__Page text__.
──────

By Carlos J. Villafañe-Real and Ana María Bigas-Kennerley, © Littler  7/22/2014
 

In an effort to increase revenues and to set up the basis for an upcoming restructuring of the tax system, the Puerto Rico governor signed into law Act 77 of July 1, 2014 (Act 77). Act 77 amends various tax legislation, including the Puerto Rico Internal Revenue Code of 2011 (the New P.R. Code).

Act 77 amends the New P.R. Code to provide, among other things, a reduced tax to individuals, estates and trusts on the gain derived from the sale of capital assets or pre-pay the tax on the total or partial increase in value of certain assets.  Act 77 provides for a reduced tax of 8 percent for “long term capital assets,” and of 15 percent for “included assets,” the income of which is taxable as ordinary income under the New P.R. Code. Retirement plans, whether qualified or not, are classified as included assets and, therefore, generally are subject to the 15 percent reduced tax rate.

As a result of Act 77, participants in retirement plans (whether qualified or not) may pre-pay – during a window period that starts on July 1, 2014 and ends on Oct. 31, 2014 – at a reduced tax rate of 15 percent part or the total amount accumulated under the plan which is not currently distributable.  The participant`s tax basis will be increased by the amount of the pre-payment and only the taxable portion of such distribution which has not been pre-paid will be subject to tax at the time of distribution. Act 77 further provides that qualified retirement plans allowed for in-service distributions to satisfy this pre-payment will not be disqualified under Section 1081.01(a) of the New P.R. Code.

Notwithstanding the above, Act 77 is silent on whether  allowing for in-service distributions in order to satisfy this pre-payment is mandatory to all qualified retirement plans.  If it is mandatory, it is still uncertain whether plan sponsors are required to amend the plans accordingly.  Note that retirement plans qualified both under the provisions of the New P.R. Code and the United States Internal Revenue Code (the U.S. Code) of 1986, as amended, generally cannot be amended for this purpose because in-service distributions to pre-pay Puerto Rico income taxes are not a permissive distribution under the U.S. Code.

Act 77 is also silent on whether amounts distributed during the window period (i.e., lump sum distributions from qualified plans, or other types of distributions either from qualified or non-qualified plans after the separation from service for any reason or plan termination) also will be subject to a reduced tax and, if so, which withholding tax will be applicable for each of these distributions.

──────

__Given data__.
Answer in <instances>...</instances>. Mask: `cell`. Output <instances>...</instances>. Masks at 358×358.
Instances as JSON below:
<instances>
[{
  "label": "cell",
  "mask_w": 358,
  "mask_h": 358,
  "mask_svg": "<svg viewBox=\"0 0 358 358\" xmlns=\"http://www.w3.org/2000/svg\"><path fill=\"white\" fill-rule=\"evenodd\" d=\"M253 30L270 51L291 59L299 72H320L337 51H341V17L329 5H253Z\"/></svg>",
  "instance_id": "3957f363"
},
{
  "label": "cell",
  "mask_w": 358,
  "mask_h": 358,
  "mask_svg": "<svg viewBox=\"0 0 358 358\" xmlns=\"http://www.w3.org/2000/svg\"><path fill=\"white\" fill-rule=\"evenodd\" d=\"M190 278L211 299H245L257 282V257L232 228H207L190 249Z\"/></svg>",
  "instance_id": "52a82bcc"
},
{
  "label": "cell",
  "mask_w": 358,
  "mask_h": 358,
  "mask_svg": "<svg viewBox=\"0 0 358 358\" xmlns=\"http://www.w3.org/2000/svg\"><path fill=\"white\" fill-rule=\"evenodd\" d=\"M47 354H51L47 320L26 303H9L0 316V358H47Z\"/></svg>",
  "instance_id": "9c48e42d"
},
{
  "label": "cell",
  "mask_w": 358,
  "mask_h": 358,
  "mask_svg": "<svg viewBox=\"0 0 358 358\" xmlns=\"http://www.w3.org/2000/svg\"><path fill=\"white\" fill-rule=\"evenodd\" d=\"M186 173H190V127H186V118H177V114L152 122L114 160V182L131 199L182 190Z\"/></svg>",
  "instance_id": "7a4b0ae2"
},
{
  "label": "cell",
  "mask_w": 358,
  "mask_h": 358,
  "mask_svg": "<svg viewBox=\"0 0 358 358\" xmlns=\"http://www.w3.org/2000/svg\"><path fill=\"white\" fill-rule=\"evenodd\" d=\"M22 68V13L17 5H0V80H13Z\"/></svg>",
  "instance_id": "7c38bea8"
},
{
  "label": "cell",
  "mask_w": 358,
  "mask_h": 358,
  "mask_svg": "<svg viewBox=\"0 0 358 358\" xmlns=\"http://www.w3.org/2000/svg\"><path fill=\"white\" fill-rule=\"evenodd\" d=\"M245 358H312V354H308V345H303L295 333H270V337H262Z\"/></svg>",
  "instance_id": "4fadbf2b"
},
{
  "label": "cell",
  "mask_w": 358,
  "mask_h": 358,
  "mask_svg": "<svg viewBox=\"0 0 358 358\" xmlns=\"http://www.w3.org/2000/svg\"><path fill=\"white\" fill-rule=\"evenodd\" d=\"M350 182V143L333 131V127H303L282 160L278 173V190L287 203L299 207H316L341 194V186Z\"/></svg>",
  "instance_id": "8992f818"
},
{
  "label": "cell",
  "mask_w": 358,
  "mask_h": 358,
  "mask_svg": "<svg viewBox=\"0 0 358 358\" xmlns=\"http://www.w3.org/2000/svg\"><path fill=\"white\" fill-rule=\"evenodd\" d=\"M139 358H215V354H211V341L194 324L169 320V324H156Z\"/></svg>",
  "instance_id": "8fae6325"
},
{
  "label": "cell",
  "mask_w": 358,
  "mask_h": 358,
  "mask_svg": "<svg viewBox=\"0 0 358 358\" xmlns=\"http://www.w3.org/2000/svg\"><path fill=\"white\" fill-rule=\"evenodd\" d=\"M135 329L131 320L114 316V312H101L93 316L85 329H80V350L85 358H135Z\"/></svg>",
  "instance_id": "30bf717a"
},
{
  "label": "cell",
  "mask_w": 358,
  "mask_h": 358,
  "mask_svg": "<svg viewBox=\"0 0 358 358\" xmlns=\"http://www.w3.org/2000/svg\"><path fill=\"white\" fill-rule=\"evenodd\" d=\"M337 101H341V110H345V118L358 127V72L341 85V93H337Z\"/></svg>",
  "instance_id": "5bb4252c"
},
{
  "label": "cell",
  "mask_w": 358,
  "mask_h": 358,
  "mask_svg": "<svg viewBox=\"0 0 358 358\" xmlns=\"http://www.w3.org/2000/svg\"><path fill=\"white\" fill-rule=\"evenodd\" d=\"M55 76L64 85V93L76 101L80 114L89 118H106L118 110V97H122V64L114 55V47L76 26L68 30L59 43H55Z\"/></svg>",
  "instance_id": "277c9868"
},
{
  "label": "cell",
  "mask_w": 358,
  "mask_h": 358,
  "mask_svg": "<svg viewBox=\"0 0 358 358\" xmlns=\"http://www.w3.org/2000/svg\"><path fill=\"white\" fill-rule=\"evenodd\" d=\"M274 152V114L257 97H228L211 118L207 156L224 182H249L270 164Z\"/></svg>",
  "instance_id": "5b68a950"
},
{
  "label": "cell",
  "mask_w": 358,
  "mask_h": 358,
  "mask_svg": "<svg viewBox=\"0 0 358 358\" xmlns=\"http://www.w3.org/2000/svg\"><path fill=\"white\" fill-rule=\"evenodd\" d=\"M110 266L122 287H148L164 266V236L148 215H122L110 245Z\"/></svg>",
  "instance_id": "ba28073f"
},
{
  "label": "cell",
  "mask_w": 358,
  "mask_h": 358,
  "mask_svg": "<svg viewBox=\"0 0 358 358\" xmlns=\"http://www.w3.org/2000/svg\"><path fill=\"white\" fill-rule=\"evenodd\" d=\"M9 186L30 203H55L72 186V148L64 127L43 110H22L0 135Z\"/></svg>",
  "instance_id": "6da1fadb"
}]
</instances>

──────

Reproduce word for word the passage of the Puerto Rico tax article that begins with the words "As a result" and ends with "of the New P.R. Code.".

__Correct response__.
As a result of Act 77, participants in retirement plans (whether qualified or not) may pre-pay – during a window period that starts on July 1, 2014 and ends on Oct. 31, 2014 – at a reduced tax rate of 15 percent part or the total amount accumulated under the plan which is not currently distributable.  The participant`s tax basis will be increased by the amount of the pre-payment and only the taxable portion of such distribution which has not been pre-paid will be subject to tax at the time of distribution. Act 77 further provides that qualified retirement plans allowed for in-service distributions to satisfy this pre-payment will not be disqualified under Section 1081.01(a) of the New P.R. Code.